Mention the word Morocco and I am transported into a fantasy world where my inner beatnik has meaningful conversations with Paul Bowles as we wander through the labyrinths of Tangier’s souks and medina. Yes, Morocco is on my top 5 list of places to visit before I die. No surprise that I have eagerly sampled Moroccan cuisine, anxious to get a foretaste of my dream destination.
The first time was strangely, in Jakarta, where a friend had discovered (and later brought us to) a Moroccan restaurant that one entered, literally, through a hole in the wall. Like Alice tumbling down the hole, we discovered upon entering, rooms leading to other rooms, each one bigger than the last, filled with large wooden tables covered with pristine white cloths and set with heavy crockery and burnished silver filigree flatware. I remember heady stews–lamb, beef, chicken, vegetables–heavy with spices I had thought were confined to Indian cuisine: cumin, coriander, turmeric. And then the surprising addition of sweetness to the savory: cinnamon and fruit, plums, apricots, dates. Afterward we shared a hookah, and there was belly dancing, and laughter, and beautiful strange music. And I came away feeling as if I had dreamed it all, but I never forgot.
Here is a Moroccan stew, called a tagine, that is properly braised in a clay cooking vessel (also called a tagine) with a round base and conical top. In its absence a good heavy saucepan works well. This is a vegetable stew, but the technique and the basic flavoring is essentially the same for chicken or other meats.
The spices: cumin, coriander, turmeric, cardamom, a stick of cinnamon
The vegetables (cut in small pieces): onions, tomatoes, carrots, zucchini, green beans, pre-cooked chick peas.
Others: olive oil, preserved salted lemon and dates cut in small pieces. Salt and pepper to taste. Flat leaf parsley.
Technique: Pound the cumin, coriander, cardamom and turmeric altogether in a mortar. Heat some olive oil in a pot and add the spices, stirring lightly until the spices begin to release their smell.
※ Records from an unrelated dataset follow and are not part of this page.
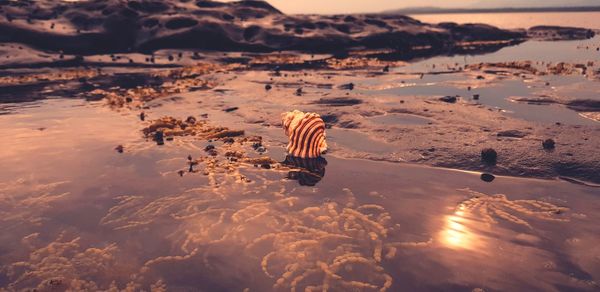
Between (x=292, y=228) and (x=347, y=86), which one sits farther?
(x=347, y=86)

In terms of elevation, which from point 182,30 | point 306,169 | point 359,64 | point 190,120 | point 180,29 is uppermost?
point 180,29

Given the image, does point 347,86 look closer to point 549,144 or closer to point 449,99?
point 449,99

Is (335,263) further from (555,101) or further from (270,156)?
(555,101)

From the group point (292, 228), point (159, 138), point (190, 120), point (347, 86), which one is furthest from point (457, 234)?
point (347, 86)

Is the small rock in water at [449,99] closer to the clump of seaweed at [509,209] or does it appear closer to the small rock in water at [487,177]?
the small rock in water at [487,177]

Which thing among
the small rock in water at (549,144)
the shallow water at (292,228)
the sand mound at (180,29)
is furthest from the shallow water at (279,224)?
the sand mound at (180,29)

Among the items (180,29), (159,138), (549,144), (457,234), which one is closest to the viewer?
(457,234)

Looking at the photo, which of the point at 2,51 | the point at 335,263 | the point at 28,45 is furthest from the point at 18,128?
the point at 28,45

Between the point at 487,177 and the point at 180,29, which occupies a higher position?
the point at 180,29
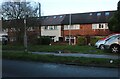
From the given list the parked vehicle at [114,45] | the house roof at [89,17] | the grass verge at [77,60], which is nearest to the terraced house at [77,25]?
the house roof at [89,17]

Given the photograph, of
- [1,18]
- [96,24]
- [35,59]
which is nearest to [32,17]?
[1,18]

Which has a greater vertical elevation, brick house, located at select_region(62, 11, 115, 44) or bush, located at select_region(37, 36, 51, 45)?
brick house, located at select_region(62, 11, 115, 44)

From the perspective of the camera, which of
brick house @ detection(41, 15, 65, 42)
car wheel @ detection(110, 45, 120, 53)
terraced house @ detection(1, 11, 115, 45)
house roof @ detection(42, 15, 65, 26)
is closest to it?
car wheel @ detection(110, 45, 120, 53)

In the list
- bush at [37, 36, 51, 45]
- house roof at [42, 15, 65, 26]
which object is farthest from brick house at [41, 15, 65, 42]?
bush at [37, 36, 51, 45]

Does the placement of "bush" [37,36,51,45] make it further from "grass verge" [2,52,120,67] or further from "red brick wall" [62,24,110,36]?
"grass verge" [2,52,120,67]

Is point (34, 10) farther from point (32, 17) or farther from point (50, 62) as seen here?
point (50, 62)

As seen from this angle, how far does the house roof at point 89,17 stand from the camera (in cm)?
6078

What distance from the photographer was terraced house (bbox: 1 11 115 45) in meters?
60.5

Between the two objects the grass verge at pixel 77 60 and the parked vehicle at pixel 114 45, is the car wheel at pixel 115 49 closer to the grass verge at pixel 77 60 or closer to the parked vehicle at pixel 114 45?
the parked vehicle at pixel 114 45

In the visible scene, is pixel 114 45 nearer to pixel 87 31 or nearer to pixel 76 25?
pixel 87 31

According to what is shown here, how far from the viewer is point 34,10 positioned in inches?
1559

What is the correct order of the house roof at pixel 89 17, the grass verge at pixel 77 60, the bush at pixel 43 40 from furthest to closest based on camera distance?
1. the house roof at pixel 89 17
2. the bush at pixel 43 40
3. the grass verge at pixel 77 60

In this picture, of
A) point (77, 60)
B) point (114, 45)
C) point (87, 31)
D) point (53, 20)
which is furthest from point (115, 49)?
point (53, 20)

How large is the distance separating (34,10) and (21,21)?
2.67m
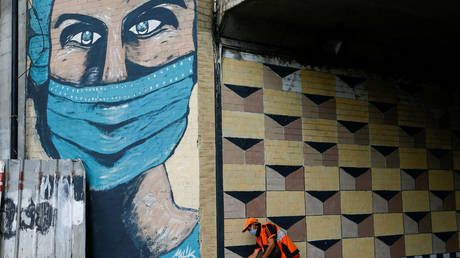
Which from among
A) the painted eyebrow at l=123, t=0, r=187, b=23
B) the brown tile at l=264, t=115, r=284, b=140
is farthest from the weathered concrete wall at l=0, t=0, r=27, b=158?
the brown tile at l=264, t=115, r=284, b=140

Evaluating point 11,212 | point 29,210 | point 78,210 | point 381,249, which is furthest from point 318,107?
point 11,212

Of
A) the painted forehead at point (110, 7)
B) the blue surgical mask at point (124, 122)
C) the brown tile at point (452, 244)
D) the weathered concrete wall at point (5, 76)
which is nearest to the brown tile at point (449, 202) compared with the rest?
the brown tile at point (452, 244)

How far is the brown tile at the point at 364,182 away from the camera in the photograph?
29.0 feet

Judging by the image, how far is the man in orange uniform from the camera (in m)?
7.26

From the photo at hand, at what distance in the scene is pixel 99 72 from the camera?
26.9 feet

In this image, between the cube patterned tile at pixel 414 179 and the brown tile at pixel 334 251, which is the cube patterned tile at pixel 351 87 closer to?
the cube patterned tile at pixel 414 179

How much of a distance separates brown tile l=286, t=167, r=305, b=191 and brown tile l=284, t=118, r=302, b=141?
505 millimetres

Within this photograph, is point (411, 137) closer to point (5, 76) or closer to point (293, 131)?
point (293, 131)

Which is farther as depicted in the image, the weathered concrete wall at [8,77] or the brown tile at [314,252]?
the weathered concrete wall at [8,77]

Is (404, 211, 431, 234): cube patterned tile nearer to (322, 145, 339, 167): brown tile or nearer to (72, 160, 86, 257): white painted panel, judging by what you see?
Result: (322, 145, 339, 167): brown tile

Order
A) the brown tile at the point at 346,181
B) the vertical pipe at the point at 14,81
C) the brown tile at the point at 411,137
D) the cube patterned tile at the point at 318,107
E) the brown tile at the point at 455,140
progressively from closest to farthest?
1. the cube patterned tile at the point at 318,107
2. the brown tile at the point at 346,181
3. the vertical pipe at the point at 14,81
4. the brown tile at the point at 411,137
5. the brown tile at the point at 455,140

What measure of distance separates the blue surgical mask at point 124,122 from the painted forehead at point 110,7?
2.81 ft

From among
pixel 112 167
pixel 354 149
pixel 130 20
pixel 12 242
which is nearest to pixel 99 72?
pixel 130 20

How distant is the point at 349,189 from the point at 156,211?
3290 millimetres
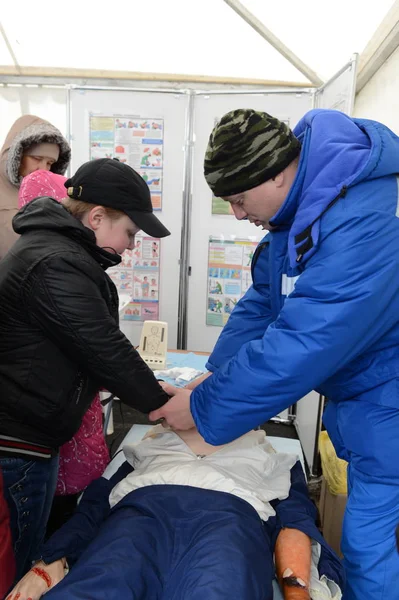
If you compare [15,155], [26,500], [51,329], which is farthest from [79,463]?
[15,155]

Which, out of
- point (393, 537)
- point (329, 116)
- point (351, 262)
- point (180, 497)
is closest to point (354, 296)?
point (351, 262)

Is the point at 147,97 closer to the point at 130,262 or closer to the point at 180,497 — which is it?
the point at 130,262

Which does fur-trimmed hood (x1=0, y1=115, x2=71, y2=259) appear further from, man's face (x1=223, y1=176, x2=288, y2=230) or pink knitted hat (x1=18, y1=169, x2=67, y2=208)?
man's face (x1=223, y1=176, x2=288, y2=230)

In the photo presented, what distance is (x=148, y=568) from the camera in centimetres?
112

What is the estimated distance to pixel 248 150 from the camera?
3.69ft

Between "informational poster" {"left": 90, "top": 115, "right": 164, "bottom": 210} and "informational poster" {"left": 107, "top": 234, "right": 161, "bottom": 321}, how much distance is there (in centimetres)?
34

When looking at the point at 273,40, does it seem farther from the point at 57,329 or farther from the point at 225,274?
the point at 57,329

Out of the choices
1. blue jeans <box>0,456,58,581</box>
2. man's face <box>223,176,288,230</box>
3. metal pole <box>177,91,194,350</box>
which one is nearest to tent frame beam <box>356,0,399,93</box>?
metal pole <box>177,91,194,350</box>

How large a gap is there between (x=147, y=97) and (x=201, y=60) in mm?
524

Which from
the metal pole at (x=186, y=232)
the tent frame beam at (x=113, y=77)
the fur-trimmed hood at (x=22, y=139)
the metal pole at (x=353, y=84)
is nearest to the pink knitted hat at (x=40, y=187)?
the fur-trimmed hood at (x=22, y=139)

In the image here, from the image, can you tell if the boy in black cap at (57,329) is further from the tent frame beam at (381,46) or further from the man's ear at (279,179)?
the tent frame beam at (381,46)

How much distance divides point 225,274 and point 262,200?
2726mm

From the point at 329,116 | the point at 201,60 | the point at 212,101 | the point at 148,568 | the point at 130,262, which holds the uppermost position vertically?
the point at 201,60

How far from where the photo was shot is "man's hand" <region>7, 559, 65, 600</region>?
3.67ft
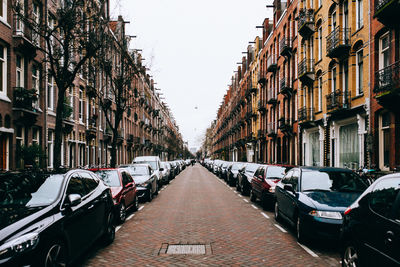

Add the onions and tomatoes and leave for 2 minutes. Then add the other vegetables in order of cooking time. Add the preserved lemon, the dates and cinammon stick. Season with salt and pepper to taste. Add water or vegetable stock as needed. Simmer for around 10 minutes until the vegetables are cooked. Add the flat leaf parsley and serve over couscous or quinoa.
- You can vary the vegetables as you wish. For example, eggplants, peas, potatoes, and even sweet potatoes work well in this dish. However the tomatoes and onions are a must, and I think chick peas need to be in this stew. Slivered almonds are nice to top off this stew.
- Preserved lemon gives this stew a distinctive flavor. If you can’t get it, you can make it! (I will post separately on this)
- I used dates because it’s what I had, but you can use dried apricots, or even prunes, to give the stew its characteristic “fruity sweet” profile.
- Couscous is the traditional grain served with tagine, but I think quinoa works very well too. Quinoa is a very nutritious high-protein grain (actually it’s a seed) which is native to the Andes in South America. It’s cooked just like rice: that is, 1 cup of quinoa is boiled with 2 cups of water and simmered for about 15 minutes until almost dry.